#### 本文抜粋:
小・中学校の英語の先生のための英語の先生 Teacher Melody です。
先生方、毎日お疲れ様です♡ 子どもたちの笑顔は先生方のおかげです!

 今回は、まず子どもの学校での人間関係上のトラブルについて、皆さんと一緒に考えたいと思います。ただし、いろいろなトラブルがあります。いじめや差別につながるものに関しては、「困った子」は「困っている子」という意識を持って、チーム教員で聴く耳と冷静かつ毅然な態度で対応し、子どもの命に関わるトラブルは管理職及び養護教諭に即座に報連相して即断即行、ネット上のトラブルは保護者と必要であれば関係機関とも連携をどうぞよろしくお願いいたします。

ここで扱うトラブルとは?

 ここでは例えば、貸してあげた鉛筆を芯を折られて返された、とか、友だちが水やりをしていないからするように言ったら、「うるさい」と言われた、嫌な係・委員の仕事を押しつけられた、昨日まで仲良くしてくれた子が今日は一緒に遊んでくれない、など、日常茶飯事に起きるプチトラブルを取り上げてみたいと思います。このようなトラブルが起きたとき、先生方はどう思われますか?喜怒哀楽でいうと、どの感情が身体と心を占めますか?また、子どもにどう関わろうと思われますか?

#### 練習問題:
A – 本文について、次の問いに答えてください。
(i) 筆者は、自らを誰のための英語の先生だと名乗っていますか。
(ii) 子どもの命に関わるトラブルは、誰に即座に報連相するとされていますか。
(iii) 貸してあげた鉛筆は、どのような状態で返されたという例が挙げられていますか。
B – 本文のうち「今回は、まず子どもの学校での」で始まり「ここで扱うトラブルとは?」まで続く部分を、「保護者」を「家庭」に置き換えて更新した形で示してください。

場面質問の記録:
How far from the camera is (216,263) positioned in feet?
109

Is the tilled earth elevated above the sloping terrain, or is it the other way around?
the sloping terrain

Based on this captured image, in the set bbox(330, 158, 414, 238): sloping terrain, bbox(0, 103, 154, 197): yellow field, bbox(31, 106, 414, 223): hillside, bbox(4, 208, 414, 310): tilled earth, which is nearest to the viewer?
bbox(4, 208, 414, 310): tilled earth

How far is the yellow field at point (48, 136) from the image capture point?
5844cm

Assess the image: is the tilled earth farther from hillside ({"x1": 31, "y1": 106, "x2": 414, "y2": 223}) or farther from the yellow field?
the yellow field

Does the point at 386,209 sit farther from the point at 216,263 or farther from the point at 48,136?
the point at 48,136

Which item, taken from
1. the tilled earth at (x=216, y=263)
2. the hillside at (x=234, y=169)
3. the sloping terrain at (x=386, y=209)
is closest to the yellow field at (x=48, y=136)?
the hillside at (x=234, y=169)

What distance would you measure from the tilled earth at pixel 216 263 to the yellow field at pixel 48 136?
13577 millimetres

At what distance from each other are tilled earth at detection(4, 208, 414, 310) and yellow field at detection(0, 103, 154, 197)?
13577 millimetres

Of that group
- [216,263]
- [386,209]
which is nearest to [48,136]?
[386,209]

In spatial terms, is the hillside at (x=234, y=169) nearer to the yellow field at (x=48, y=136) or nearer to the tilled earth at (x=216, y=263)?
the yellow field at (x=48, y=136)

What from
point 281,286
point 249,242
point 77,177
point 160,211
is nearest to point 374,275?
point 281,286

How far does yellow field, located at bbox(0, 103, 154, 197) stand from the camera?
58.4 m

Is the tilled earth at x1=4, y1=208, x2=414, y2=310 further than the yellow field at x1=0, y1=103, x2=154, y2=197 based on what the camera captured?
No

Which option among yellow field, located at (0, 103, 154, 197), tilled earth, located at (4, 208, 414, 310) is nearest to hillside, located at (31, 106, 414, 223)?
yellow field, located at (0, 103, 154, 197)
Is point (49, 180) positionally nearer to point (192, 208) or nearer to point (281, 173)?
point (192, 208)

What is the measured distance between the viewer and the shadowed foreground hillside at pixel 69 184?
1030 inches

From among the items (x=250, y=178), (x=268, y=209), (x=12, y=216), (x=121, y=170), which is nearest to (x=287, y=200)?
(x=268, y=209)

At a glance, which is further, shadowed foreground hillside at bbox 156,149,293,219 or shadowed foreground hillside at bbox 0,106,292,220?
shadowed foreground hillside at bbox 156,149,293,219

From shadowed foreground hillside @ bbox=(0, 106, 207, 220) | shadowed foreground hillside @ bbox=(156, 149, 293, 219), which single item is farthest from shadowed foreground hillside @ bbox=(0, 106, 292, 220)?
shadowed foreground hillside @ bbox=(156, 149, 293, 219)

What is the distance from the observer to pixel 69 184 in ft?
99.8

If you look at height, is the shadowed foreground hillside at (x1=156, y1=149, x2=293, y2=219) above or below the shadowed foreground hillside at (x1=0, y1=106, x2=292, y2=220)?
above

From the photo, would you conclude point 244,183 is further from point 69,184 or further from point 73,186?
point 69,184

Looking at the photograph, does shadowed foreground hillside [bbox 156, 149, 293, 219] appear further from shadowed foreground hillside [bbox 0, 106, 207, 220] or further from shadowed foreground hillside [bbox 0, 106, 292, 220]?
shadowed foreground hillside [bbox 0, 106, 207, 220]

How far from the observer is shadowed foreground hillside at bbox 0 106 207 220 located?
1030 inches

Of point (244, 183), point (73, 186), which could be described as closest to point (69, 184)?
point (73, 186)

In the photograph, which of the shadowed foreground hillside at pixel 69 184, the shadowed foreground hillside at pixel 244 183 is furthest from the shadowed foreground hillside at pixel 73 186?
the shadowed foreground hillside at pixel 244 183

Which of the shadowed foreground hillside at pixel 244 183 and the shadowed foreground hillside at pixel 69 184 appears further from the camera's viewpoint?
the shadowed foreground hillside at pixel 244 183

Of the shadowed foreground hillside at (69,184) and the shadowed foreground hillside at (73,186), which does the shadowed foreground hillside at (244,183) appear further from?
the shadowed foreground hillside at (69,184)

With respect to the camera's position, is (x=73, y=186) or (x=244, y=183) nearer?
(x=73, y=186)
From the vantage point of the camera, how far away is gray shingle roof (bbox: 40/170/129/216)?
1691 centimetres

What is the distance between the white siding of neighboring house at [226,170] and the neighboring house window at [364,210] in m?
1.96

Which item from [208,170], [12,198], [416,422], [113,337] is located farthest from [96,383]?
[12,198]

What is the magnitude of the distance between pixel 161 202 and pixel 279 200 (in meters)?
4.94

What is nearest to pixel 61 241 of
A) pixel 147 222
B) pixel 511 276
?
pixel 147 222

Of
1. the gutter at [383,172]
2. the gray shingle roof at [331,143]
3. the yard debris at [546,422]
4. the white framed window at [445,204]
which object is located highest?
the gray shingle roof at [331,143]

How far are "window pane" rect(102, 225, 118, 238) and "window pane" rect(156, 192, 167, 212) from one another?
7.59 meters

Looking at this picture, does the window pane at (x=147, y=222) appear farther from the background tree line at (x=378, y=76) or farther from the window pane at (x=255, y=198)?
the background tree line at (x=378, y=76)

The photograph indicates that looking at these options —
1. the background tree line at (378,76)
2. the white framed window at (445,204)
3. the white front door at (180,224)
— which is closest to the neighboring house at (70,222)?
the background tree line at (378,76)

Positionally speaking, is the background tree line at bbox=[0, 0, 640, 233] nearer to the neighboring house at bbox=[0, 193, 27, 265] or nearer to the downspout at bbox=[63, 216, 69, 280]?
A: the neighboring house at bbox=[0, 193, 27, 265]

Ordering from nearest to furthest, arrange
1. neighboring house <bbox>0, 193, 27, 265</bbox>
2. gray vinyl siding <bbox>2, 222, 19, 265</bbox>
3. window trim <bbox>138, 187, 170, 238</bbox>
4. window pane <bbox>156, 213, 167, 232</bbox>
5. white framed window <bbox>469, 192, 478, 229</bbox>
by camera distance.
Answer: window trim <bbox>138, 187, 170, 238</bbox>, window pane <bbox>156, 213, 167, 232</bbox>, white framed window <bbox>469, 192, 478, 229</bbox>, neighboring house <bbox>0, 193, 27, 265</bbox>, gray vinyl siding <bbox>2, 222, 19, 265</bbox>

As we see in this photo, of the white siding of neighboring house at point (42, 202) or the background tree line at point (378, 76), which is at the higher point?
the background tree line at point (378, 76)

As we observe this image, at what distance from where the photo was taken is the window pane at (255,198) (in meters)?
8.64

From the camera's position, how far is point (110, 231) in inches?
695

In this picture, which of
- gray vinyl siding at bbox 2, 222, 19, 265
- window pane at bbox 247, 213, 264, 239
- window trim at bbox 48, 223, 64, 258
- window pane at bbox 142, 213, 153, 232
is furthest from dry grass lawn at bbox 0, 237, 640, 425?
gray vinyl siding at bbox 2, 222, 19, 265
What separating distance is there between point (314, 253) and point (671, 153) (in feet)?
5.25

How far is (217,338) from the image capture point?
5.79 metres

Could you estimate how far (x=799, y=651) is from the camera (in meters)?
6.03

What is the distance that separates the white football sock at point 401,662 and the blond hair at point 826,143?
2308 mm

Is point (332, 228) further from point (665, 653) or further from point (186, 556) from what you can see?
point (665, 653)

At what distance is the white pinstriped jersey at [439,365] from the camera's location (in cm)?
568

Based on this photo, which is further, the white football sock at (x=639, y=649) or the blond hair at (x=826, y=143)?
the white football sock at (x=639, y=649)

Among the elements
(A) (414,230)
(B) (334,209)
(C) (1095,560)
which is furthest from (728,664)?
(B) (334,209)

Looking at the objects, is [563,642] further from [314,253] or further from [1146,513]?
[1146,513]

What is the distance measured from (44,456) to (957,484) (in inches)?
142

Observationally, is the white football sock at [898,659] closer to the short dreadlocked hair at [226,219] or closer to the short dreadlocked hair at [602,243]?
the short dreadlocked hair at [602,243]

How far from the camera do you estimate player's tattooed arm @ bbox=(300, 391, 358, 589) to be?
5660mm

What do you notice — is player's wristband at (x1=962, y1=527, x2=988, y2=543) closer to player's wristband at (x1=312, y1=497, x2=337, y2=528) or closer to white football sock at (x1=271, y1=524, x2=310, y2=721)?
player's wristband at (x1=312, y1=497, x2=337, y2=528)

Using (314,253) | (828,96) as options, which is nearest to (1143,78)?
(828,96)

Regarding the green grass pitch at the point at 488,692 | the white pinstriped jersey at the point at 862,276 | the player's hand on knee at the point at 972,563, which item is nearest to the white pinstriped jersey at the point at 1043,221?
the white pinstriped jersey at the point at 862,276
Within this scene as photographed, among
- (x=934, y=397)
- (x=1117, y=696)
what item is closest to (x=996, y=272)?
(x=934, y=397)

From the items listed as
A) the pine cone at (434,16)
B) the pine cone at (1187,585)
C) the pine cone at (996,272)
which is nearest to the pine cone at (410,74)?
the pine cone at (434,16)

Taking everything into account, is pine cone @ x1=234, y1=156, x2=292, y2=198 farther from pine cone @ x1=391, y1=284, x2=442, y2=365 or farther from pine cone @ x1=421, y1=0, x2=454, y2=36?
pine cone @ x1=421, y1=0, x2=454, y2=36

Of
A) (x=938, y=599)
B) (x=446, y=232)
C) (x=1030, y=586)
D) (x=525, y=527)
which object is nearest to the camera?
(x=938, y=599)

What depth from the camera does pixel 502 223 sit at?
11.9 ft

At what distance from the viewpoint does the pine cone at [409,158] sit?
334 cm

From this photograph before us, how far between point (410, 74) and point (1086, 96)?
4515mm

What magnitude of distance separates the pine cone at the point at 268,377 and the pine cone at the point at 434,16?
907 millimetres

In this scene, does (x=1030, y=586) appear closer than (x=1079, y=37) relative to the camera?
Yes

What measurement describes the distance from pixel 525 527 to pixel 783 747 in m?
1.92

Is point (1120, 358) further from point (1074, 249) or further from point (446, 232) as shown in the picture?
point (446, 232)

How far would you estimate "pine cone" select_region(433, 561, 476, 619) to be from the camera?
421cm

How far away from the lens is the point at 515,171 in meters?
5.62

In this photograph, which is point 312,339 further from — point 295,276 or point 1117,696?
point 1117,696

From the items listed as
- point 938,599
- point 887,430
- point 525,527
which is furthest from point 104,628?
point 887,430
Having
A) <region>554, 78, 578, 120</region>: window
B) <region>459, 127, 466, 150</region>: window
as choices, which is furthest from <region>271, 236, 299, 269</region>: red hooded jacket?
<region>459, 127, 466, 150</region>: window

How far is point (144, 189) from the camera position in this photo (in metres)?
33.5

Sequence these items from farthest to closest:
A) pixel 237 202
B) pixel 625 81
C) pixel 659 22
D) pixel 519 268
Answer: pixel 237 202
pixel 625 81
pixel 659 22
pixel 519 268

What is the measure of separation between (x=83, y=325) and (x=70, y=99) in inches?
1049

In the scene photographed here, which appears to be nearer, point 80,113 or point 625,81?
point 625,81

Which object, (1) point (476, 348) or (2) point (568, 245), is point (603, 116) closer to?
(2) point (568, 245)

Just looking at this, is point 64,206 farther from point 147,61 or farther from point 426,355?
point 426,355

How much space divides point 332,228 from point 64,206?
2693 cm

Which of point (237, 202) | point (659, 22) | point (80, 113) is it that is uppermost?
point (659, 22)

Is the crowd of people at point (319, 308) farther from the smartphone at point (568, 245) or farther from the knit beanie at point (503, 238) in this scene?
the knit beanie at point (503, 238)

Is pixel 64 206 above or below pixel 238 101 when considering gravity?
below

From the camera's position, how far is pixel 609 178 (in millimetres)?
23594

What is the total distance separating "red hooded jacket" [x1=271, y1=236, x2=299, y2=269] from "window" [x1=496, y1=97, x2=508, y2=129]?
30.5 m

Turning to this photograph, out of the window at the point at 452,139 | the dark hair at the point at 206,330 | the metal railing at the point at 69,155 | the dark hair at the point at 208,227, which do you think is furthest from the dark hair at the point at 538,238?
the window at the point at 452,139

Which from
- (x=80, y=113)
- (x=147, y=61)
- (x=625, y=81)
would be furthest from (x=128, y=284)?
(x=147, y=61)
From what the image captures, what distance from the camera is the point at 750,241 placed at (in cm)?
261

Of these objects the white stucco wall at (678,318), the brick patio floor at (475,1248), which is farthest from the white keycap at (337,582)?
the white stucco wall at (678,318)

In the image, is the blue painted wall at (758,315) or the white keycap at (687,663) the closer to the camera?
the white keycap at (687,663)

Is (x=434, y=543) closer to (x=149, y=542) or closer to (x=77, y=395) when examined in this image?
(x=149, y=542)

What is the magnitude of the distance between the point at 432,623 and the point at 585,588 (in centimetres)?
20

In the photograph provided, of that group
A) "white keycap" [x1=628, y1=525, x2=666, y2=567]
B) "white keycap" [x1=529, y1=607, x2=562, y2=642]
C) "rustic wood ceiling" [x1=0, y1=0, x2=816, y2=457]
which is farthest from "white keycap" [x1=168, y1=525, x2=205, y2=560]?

#### 解答:
A –
(i) 小・中学校の英語の先生のための英語の先生です。
(ii) 管理職及び養護教諭です。
(iii) 芯を折られて返されたという例です。

B –
今回は、まず子どもの学校での人間関係上のトラブルについて、皆さんと一緒に考えたいと思います。ただし、いろいろなトラブルがあります。いじめや差別につながるものに関しては、「困った子」は「困っている子」という意識を持って、チーム教員で聴く耳と冷静かつ毅然な態度で対応し、子どもの命に関わるトラブルは管理職及び養護教諭に即座に報連相して即断即行、ネット上のトラブルは家庭と必要であれば関係機関とも連携をどうぞよろしくお願いいたします。

ここで扱うトラブルとは?